After determining whether a plaintiff has proper legal standing to sue a corporation in a derivative lawsuit, a court must then make sure the complaint states a valid cause of action. In this type of case, a complaint must normally allege disloyal acts committed by the corporation (or one of its chief officers) – or state that a duty of care owed to shareholders and others was breached.
If such an allegation is not found in the complaint, it may need to be refiled as a “direct action” lawsuit – especially if the corporation allegedly did something like violating a shareholder’s voting rights or wrongfully denied a valid shareholder request to inspect specific corporate records. (Otherwise, the complaint may be dismissed.)
Once these threshold issues have been addressed, the court will normally allow a valid derivative lawsuit to proceed.
The following complaints are just some of those that shareholders might raise during valid derivative lawsuits against corporations.

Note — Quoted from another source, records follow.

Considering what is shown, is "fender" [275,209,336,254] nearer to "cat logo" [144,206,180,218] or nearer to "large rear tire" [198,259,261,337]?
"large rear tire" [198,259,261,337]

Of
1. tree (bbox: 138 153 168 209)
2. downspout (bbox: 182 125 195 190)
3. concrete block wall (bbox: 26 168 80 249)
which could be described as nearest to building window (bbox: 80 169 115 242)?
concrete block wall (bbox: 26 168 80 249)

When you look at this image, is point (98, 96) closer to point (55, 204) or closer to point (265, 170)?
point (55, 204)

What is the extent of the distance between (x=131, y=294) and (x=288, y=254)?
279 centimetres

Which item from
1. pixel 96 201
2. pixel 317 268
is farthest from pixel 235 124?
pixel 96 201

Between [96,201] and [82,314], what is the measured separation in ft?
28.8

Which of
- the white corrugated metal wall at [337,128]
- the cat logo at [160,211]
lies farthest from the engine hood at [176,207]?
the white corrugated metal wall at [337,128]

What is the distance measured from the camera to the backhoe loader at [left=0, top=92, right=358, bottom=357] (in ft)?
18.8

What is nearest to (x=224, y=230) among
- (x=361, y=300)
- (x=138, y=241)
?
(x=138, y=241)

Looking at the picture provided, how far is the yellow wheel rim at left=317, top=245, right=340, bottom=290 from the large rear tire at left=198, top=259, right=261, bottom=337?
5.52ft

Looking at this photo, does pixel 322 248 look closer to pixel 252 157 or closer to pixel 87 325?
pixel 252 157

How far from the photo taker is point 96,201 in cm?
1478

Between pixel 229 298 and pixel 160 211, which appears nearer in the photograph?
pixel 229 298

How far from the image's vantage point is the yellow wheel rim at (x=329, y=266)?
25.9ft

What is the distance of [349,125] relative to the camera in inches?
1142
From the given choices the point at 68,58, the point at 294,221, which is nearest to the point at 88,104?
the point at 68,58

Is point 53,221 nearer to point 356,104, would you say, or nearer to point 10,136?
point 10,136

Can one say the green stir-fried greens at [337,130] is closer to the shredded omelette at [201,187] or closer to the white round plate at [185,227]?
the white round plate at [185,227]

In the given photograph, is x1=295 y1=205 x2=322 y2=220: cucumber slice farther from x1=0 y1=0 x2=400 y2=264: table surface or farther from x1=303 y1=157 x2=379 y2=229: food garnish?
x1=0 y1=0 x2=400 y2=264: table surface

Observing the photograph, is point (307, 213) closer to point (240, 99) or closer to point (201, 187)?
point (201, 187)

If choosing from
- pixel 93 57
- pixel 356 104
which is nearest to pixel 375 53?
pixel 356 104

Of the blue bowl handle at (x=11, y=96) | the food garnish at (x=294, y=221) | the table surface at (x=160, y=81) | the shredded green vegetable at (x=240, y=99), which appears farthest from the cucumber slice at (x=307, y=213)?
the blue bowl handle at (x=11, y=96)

Acts or Omissions That Can Render Corporations Liable in Derivative Suits
Self-dealing transactions. All corporations must avoid situations where one or more key individuals (like members of the board of directors, a corporate officer or a major shareholder) are actively negotiating from different sides of a specific corporate transaction. In other words, a key corporate party’s interest in a transaction is directly opposite of that of the corporation. Courts may choose to cancel a highly questionable transaction or award damages for reasonable losses that such a transaction is likely to cause;
Wrongful competition with the corporation. Let’s assume that the ABC Corporation runs discount auto repair shops in a given region. If a shareholder learns that one of the corporate officers (or several of them) recently purchased an auto repair business that directly competes in the same region as the ABC Corporation – that’s very likely to be viewed as disloyal to ABC and could cause ABC to lose profits;
Failure to use corporate assets appropriately. Let’s assume that the fictional Ace Corporation leases out an extensive collection of construction equipment to many of its clients for their various building projects. Now assume that Mr. Brown, a member of the Ace board of directors, decides to allow a past company client to use some of this equipment over a long holiday weekend for no fee, without even drawing up a contract. During this long weekend, several major pieces of equipment are damaged – and one or two bulldozers are now nonfunctional. Brown's misuse of corporate assets in this manner, even if arguably done to win favor with a former client, can cause financial losses and create liability for the company since Brown allowed corporate assets to be used in a manner not fully approved by the proper corporate officers and/or the board of directors;
Misuse of a “corporate opportunity.” Assume that John Doe, the fictitious owner of “Milwaukee Accounting Professionals” offers his firm's services at a deep discount to Ed Martin of “Corporation B.” Although Ed knows this offer is actually being made to him as a key representative of “Corporation B” for that corporation’s benefit, he decides to personally take advantage of the offer on behalf of a separate company he runs that he knows can provide Doe’s firm with ample business. Furthermore, Ed Martin never informs “Corporation B” of this offer. If this transaction is later discovered by one or more “Corporation B” shareholders, they're likely to prevail in a lawsuit claiming that Ed Martin , a corporate officer, harmed the corporation by failing to convey this offer to “Corporation B” in a timely manner -- which might have saved the company considerable accounting fees over many future years.